**Exercise description**
Convert the listing below into a Markdown table with two columns, Row and Entry. Number each line, skip any blank lines, and leave the pictures out.

**The input**
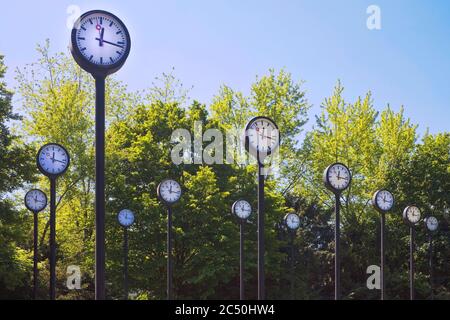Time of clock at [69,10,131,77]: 12:16
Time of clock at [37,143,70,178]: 12:17
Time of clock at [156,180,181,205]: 12:16
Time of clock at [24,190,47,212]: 12:17
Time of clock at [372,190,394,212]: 12:16
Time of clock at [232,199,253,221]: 12:16
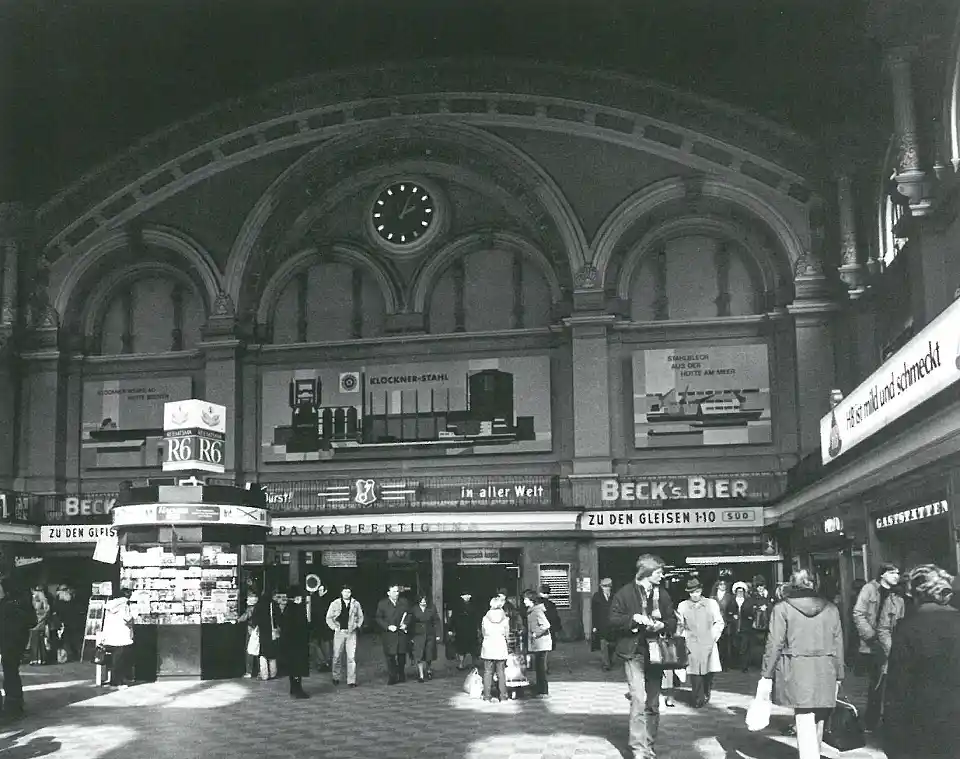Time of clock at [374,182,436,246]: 2:04
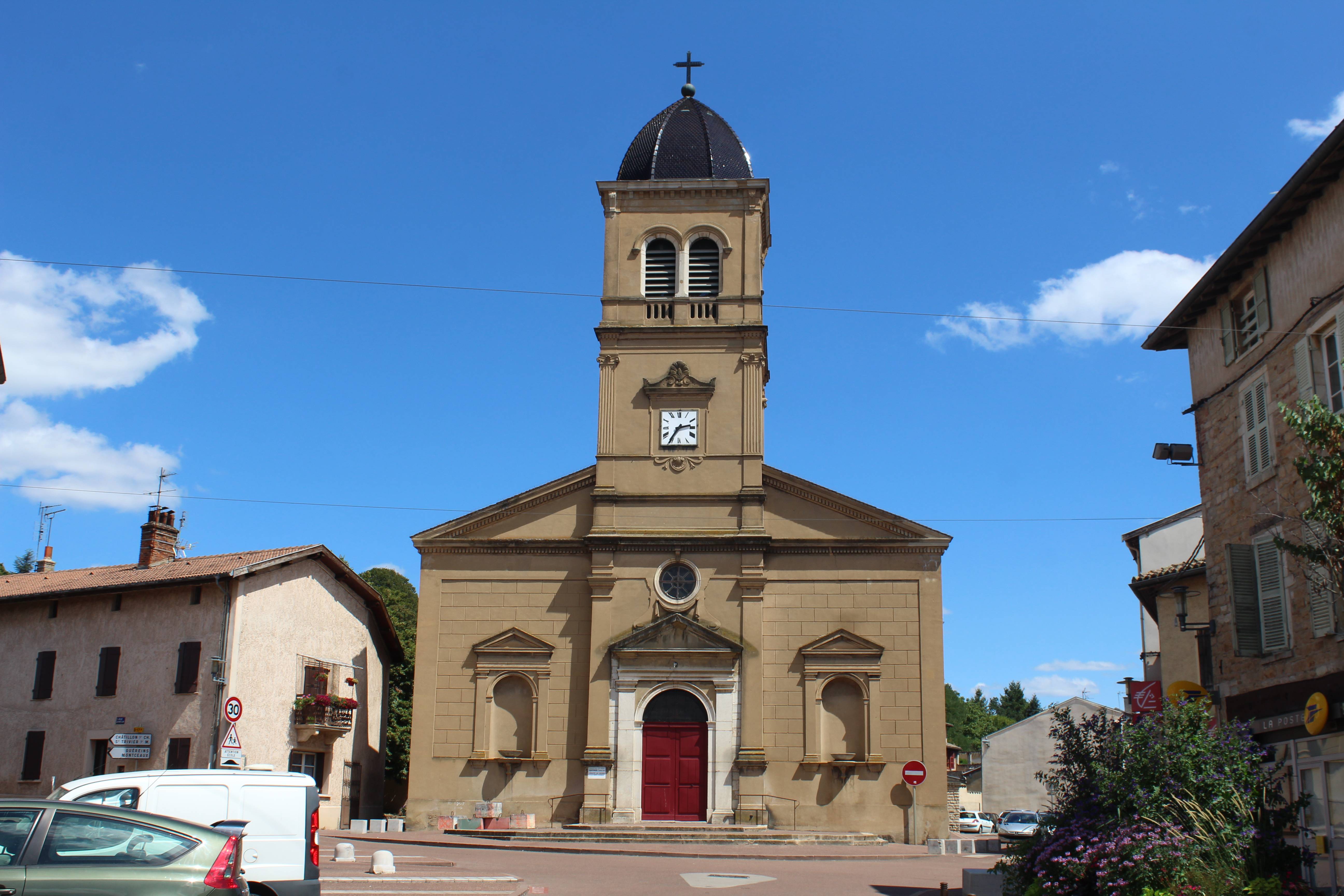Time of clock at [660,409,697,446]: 2:35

**Task result**
| Row | Entry |
|---|---|
| 1 | Time of clock at [69,10,131,77]: 12:16 |
| 2 | Time of clock at [37,143,70,178]: 12:17 |
| 3 | Time of clock at [156,180,181,205]: 12:16 |
| 4 | Time of clock at [24,190,47,212]: 12:17 |
| 5 | Time of clock at [372,190,394,212]: 12:16 |
| 6 | Time of clock at [232,199,253,221]: 12:16 |
| 7 | Time of clock at [374,182,436,246]: 2:04 |
| 8 | Time of clock at [660,409,697,446]: 2:35 |